Squint-eyed Southerner said:


> Which?


Ol' Farmer Maggot getting boo'ed by a Greedy slavish King slave of Sauron.


CL


----------



## Squint-eyed Southerner (Nov 1, 2019)

I mean, trick? Or treat?


----------



## CirdanLinweilin (Nov 1, 2019)

Squint-eyed Southerner said:


> I mean, trick? Or treat?


Well, in the Ringwraith's case: TRICK!


CL


----------



## Olorgando (Nov 1, 2019)

CirdanLinweilin said:


> Santa Claus is a secularization and bastardization of a Catholic Saint.


Yes, Saint Nicholas of Myra, whose feast day is on 06 December. Coca-Cola's "Santa Claus" is not only all you have described, but has also been moved to be involved in the gift-giving on early Christmas Day (he's starting to run out of chimneys in modern housing). In Germany "Das Christkind" (the Christ child) is the bringer of gifts, which are traditionally given on 24.12. Christmas Eve, not 25.12. First Christmas Day. I write First because 26.12. is Second Christmas Day in Germany. But Christmas is one of the most ancient "Christianizations" of a "heathen" festivity, as I mentioned above, it was timed to coincide with (and supersede) the Roman Saturnalia.

I'd be very hesitant to characterize him as a Catholic Saint, especially with any implication of exclusivity. The Catholic Church may have also acknowledged him, but from what little is known of his history he was certainly not a "Latiner", and the Eastern Orthodox Church most certainly has the much stronger claim on him.

The memories I'm dredging up now are easily 55 years old and more, so it could get dusty. But I remember two occasions, one in Germany, another in India (dimmer) which must have been a gathering of the local German expatriate community. At least for the occasion in Germany, I remember St. Nicholas and his helper "Knecht Ruprecht" (placing this in north and central German traditions, southern Germany has other names for his helper or helpers) arriving at a festivity held at the sports club both of my parents were members of.

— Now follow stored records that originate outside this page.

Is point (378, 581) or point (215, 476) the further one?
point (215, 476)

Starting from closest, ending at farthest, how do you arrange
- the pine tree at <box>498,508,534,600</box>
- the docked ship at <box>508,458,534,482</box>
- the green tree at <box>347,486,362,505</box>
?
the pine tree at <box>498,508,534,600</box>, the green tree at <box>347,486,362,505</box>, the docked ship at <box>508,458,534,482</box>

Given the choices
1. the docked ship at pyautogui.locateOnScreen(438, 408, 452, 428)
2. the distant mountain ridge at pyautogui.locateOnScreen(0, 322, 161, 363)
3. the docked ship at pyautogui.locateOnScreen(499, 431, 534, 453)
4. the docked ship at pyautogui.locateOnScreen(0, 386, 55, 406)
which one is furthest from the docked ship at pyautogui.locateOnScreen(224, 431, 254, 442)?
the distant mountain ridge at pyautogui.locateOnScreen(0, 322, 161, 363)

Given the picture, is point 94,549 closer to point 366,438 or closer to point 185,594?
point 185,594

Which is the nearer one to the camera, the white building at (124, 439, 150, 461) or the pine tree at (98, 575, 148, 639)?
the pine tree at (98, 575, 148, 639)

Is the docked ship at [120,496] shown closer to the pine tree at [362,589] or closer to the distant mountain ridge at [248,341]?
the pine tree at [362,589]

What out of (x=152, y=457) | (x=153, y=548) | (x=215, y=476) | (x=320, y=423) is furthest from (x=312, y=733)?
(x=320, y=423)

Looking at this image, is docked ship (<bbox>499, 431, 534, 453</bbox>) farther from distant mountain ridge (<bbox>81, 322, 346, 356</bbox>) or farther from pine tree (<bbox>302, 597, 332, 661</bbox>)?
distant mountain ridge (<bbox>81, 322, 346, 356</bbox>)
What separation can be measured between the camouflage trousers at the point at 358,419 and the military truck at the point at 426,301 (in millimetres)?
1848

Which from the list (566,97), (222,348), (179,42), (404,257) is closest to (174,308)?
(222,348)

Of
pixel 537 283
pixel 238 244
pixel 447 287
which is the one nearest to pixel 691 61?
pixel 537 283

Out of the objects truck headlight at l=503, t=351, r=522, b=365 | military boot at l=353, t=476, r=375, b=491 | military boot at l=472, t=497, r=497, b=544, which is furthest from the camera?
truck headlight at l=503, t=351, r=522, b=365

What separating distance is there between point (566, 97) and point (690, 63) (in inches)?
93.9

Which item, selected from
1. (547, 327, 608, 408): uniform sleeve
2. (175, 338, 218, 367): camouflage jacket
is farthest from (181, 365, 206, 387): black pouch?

That helper was nominally, in contrast to St. Nicholas, who gave the presents and praised the well-behaved children, supposed to give the less well-behaved ones a little spanking with his bundle of twigs. I don't remember it happening then (certainly not to me), but in times when my parents (born in the 1920s) or grandparents (born in the 1890s) were children, I can imagine actual spankings happening.😭


----------



## Olorgando (Nov 1, 2019)

CirdanLinweilin said:


> Well, in the Ringwraith's case: TRICK!


But oh boy, did the ever regret "ringing the doorbell at Rivendell", so to speak. 🤣


----------



## CirdanLinweilin (Nov 1, 2019)

Olorgando said:


> But oh boy, did the ever regret "ringing the doorbell at Rivendell", so to speak. 🤣


Yep! XD





CL


----------